From 1866, he practised as a physician in the Internal Department of the Belgrade Military Hospital, and in 1873, he was promoted to manager of the Central Military Hospital in Belgrade. Among his many duties were preparing laws and regulations for the military medical corps with his professional colleagues Lazar Dokić and Filip Tajšić in case of war. Later, he joined the medical team of Medical Corps Major Stefan Nedok, the first head of the Internal Department of the Belgrade Military Hospital and the chief of Medical Services of Division and Corps in the Serbian-Turkish wars.

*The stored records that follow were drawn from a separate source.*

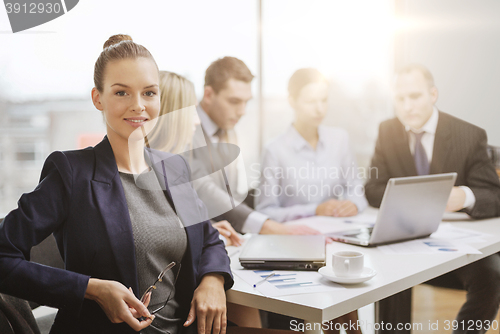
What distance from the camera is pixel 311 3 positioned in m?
3.16

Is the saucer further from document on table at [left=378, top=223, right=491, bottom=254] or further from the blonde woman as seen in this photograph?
the blonde woman

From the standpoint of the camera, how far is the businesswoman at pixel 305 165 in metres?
2.47

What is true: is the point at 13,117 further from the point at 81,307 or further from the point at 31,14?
the point at 81,307

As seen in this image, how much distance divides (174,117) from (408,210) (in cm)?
86

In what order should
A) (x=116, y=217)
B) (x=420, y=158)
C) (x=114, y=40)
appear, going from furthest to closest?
(x=420, y=158)
(x=114, y=40)
(x=116, y=217)

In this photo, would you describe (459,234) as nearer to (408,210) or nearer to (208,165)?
(408,210)

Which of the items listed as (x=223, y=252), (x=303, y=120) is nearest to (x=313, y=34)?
(x=303, y=120)

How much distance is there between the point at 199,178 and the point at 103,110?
0.38 metres

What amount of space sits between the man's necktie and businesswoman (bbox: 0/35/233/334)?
1.72m

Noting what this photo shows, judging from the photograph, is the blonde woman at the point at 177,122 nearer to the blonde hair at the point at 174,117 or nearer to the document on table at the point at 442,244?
the blonde hair at the point at 174,117

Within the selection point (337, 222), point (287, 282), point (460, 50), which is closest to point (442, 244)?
point (337, 222)

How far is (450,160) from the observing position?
241cm

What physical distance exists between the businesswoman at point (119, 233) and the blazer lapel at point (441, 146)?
1.72m

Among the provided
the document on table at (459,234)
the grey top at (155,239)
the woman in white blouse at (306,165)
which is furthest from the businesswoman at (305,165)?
the grey top at (155,239)
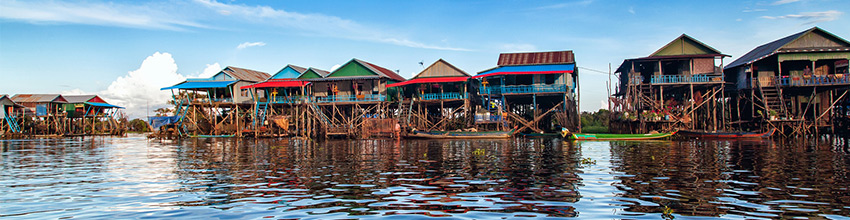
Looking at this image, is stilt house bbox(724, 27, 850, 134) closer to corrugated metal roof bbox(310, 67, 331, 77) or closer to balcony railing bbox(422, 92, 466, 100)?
balcony railing bbox(422, 92, 466, 100)

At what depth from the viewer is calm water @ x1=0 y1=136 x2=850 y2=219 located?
32.6ft

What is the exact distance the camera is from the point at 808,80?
38.9m

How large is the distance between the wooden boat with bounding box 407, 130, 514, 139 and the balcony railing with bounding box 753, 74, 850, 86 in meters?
18.3

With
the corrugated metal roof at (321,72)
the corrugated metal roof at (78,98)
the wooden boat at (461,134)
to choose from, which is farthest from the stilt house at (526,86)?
the corrugated metal roof at (78,98)

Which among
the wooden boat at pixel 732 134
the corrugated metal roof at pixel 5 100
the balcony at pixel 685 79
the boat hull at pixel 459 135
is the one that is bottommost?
the wooden boat at pixel 732 134

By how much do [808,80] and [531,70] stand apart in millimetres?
18730

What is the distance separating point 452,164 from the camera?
19234mm

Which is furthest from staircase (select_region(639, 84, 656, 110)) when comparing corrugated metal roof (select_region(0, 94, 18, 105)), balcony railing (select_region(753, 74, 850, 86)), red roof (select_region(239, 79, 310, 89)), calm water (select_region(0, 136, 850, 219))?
corrugated metal roof (select_region(0, 94, 18, 105))

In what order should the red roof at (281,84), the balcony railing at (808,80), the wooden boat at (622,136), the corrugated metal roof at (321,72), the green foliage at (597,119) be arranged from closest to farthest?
1. the wooden boat at (622,136)
2. the balcony railing at (808,80)
3. the red roof at (281,84)
4. the corrugated metal roof at (321,72)
5. the green foliage at (597,119)

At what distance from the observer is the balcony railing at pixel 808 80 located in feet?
126

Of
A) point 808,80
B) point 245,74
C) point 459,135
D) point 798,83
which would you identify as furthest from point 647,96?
point 245,74

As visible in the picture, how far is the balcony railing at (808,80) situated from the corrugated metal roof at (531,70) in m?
13.4

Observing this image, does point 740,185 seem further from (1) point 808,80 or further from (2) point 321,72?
(2) point 321,72

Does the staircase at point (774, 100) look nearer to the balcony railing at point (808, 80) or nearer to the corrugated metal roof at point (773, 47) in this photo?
the balcony railing at point (808, 80)
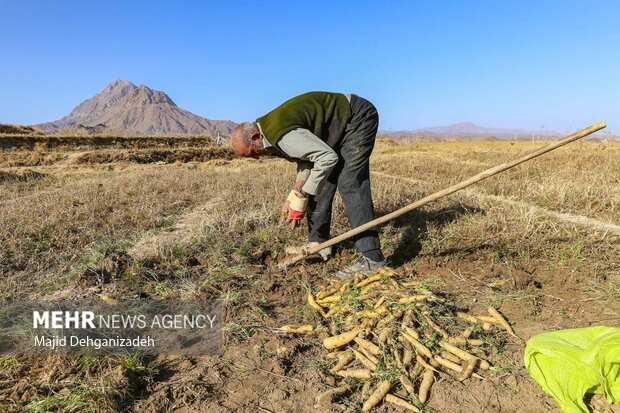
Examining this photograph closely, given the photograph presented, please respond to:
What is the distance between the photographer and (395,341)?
2320 mm

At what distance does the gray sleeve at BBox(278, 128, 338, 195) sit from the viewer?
2.83 metres

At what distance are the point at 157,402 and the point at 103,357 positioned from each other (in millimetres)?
503

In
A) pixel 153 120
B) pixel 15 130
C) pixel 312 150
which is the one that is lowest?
pixel 312 150

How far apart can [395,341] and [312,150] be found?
4.42 ft

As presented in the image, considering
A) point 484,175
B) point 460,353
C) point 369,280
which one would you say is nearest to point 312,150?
point 369,280

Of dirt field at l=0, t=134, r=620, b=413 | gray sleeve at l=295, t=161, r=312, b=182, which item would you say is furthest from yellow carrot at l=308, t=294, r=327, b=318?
gray sleeve at l=295, t=161, r=312, b=182

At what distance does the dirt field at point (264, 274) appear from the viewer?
200 centimetres

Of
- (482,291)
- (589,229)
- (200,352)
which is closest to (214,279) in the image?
(200,352)

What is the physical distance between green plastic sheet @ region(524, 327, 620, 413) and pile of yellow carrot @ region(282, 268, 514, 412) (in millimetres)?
288

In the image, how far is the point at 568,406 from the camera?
179cm

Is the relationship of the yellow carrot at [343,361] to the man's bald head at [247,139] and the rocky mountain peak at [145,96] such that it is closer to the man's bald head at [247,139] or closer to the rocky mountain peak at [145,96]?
the man's bald head at [247,139]

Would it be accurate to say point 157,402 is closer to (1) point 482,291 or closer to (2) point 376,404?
(2) point 376,404

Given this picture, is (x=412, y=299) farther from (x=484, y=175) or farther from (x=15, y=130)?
(x=15, y=130)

Also, he took part in Serbian-Turkish Wars of 1876 to 1878 and in 1885 he was at the battlefront in the Serbian-Bulgarian War, performing important duties as head of the medical corps of the Drina Division under the command of General Milutin Jovanović.

He died in Belgrade in 1898 at the age of 62.

== Work ==
As a prominent medical officer, he was a permanent member of the First Military Medical Committee. He is one of the founders of the Serbian Medical Society.

== Acknowledgments ==
For his work, Josif Holec was awarded Order of the Cross of Takovo and numerous other decorations.